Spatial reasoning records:
----------------
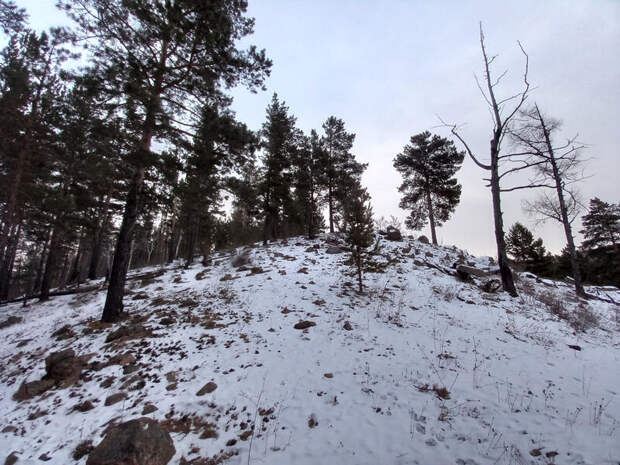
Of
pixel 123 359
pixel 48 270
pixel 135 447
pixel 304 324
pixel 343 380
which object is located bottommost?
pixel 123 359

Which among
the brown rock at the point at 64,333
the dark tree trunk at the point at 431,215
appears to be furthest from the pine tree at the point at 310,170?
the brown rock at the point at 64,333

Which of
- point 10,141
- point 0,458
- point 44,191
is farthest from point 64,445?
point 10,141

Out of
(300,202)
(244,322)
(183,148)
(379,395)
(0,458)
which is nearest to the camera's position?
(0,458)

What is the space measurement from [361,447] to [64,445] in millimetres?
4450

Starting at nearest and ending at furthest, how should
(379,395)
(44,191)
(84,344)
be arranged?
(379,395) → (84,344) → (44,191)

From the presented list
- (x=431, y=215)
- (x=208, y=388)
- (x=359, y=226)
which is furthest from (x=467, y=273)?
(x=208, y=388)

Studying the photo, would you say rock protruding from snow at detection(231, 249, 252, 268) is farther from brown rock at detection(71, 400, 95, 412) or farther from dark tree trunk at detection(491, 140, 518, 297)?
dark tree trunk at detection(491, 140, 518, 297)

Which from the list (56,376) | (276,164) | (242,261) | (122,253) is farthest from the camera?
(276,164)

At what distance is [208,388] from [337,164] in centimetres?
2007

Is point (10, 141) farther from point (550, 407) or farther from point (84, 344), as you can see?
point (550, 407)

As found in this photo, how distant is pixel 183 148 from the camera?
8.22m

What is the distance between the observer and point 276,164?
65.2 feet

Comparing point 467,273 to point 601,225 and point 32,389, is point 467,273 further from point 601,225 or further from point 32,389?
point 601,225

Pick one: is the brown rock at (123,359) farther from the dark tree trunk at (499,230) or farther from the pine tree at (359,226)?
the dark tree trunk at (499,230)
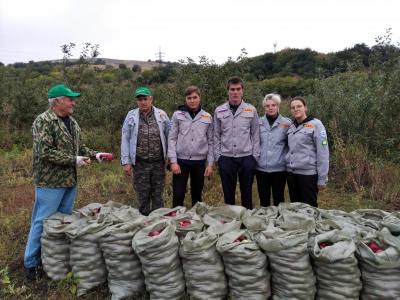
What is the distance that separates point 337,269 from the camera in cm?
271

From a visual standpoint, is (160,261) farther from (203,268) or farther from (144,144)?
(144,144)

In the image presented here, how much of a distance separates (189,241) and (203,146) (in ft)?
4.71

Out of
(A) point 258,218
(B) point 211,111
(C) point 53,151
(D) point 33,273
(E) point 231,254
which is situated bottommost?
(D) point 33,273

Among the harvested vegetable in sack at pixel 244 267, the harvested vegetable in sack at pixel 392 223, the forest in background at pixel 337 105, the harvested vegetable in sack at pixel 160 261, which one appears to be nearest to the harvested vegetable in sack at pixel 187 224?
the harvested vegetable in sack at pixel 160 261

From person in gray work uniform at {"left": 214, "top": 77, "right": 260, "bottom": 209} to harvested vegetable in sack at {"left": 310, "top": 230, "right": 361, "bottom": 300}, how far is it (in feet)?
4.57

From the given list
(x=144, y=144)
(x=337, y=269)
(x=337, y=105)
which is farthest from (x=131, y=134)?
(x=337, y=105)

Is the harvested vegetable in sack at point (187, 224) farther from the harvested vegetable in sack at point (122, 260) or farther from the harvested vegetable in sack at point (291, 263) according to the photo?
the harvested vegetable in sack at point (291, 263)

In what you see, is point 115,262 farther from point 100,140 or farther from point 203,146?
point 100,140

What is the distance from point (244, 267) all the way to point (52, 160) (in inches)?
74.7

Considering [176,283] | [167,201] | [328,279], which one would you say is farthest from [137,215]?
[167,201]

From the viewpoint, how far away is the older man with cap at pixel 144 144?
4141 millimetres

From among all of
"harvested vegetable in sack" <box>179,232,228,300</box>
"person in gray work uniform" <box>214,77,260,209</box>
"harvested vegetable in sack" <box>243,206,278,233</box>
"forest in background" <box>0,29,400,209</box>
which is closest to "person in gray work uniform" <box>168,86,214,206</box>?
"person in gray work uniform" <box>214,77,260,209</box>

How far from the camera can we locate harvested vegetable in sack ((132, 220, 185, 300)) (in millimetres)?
----------------
Copy all of the records above word for word, omitting the pictures.

Of
pixel 123 359
pixel 48 270
pixel 135 447
pixel 304 324
pixel 343 380
which object is located bottommost?
pixel 123 359

Which among
the brown rock at the point at 64,333
the dark tree trunk at the point at 431,215
appears to be furthest from the pine tree at the point at 310,170?
the brown rock at the point at 64,333

Which of
- point 10,141
- point 0,458
- point 44,191
is farthest from point 64,445?
point 10,141

Out of
(300,202)
(244,322)
(183,148)
(379,395)
(0,458)
which is nearest to the camera's position?
(0,458)

What is the space measurement from [361,447] to [64,445] in millimetres?
4450

Starting at nearest and ending at furthest, how should
(379,395)
(44,191)
(84,344)
be arranged?
(379,395) → (84,344) → (44,191)

From the presented list
- (x=431, y=215)
- (x=208, y=388)
- (x=359, y=226)
which is furthest from (x=467, y=273)?
(x=208, y=388)

Studying the photo, would you say rock protruding from snow at detection(231, 249, 252, 268) is farther from brown rock at detection(71, 400, 95, 412) or farther from dark tree trunk at detection(491, 140, 518, 297)?
dark tree trunk at detection(491, 140, 518, 297)

Which from the list (56,376) | (276,164) | (242,261) | (122,253) is farthest from the camera?
(276,164)

At what distance is [208,388] from [337,164] in centimetres?
2007

Is point (10, 141) farther from point (550, 407) or farther from point (84, 344), as you can see?
point (550, 407)

As found in this photo, how distant is pixel 183 148 from the camera?
8.22m

What is the distance between the observer and point 276,164?
65.2 feet

Comparing point 467,273 to point 601,225 and point 32,389, is point 467,273 further from point 601,225 or further from point 32,389?
point 601,225

Pick one: is the brown rock at (123,359) farther from the dark tree trunk at (499,230) or farther from the pine tree at (359,226)?
the dark tree trunk at (499,230)
What is the distance that separates point 337,269 from the camera in cm?
271

From a visual standpoint, is (160,261) farther from (203,268) or farther from (144,144)?
(144,144)

In the image presented here, how much of a distance separates (189,241) and (203,146) (in ft)?
4.71

Out of
(A) point 258,218
(B) point 211,111
(C) point 53,151
(D) point 33,273
(E) point 231,254
which is situated bottommost?
(D) point 33,273

Among the harvested vegetable in sack at pixel 244 267, the harvested vegetable in sack at pixel 392 223, the forest in background at pixel 337 105, the harvested vegetable in sack at pixel 160 261, which one appears to be nearest to the harvested vegetable in sack at pixel 187 224?
the harvested vegetable in sack at pixel 160 261

From person in gray work uniform at {"left": 214, "top": 77, "right": 260, "bottom": 209} to harvested vegetable in sack at {"left": 310, "top": 230, "right": 361, "bottom": 300}, how far is it (in feet)?
4.57

From the given list
(x=144, y=144)
(x=337, y=269)
(x=337, y=105)
which is farthest from (x=131, y=134)?
(x=337, y=105)

Is the harvested vegetable in sack at point (187, 224) farther from the harvested vegetable in sack at point (122, 260) or farther from the harvested vegetable in sack at point (291, 263) according to the photo?
the harvested vegetable in sack at point (291, 263)

In what you see, is point 115,262 farther from point 100,140 or farther from point 203,146?
point 100,140

What is the distance from point (244, 267) all the way to point (52, 160) (in inches)?
74.7

Considering [176,283] | [167,201] | [328,279], which one would you say is farthest from [137,215]?
[167,201]

From the viewpoint, how far away is the older man with cap at pixel 144 144?
4141 millimetres

From among all of
"harvested vegetable in sack" <box>179,232,228,300</box>
"person in gray work uniform" <box>214,77,260,209</box>
"harvested vegetable in sack" <box>243,206,278,233</box>
"forest in background" <box>0,29,400,209</box>
which is closest to "person in gray work uniform" <box>168,86,214,206</box>?
"person in gray work uniform" <box>214,77,260,209</box>

How far from the camera can we locate harvested vegetable in sack ((132, 220, 185, 300)) (in millimetres)?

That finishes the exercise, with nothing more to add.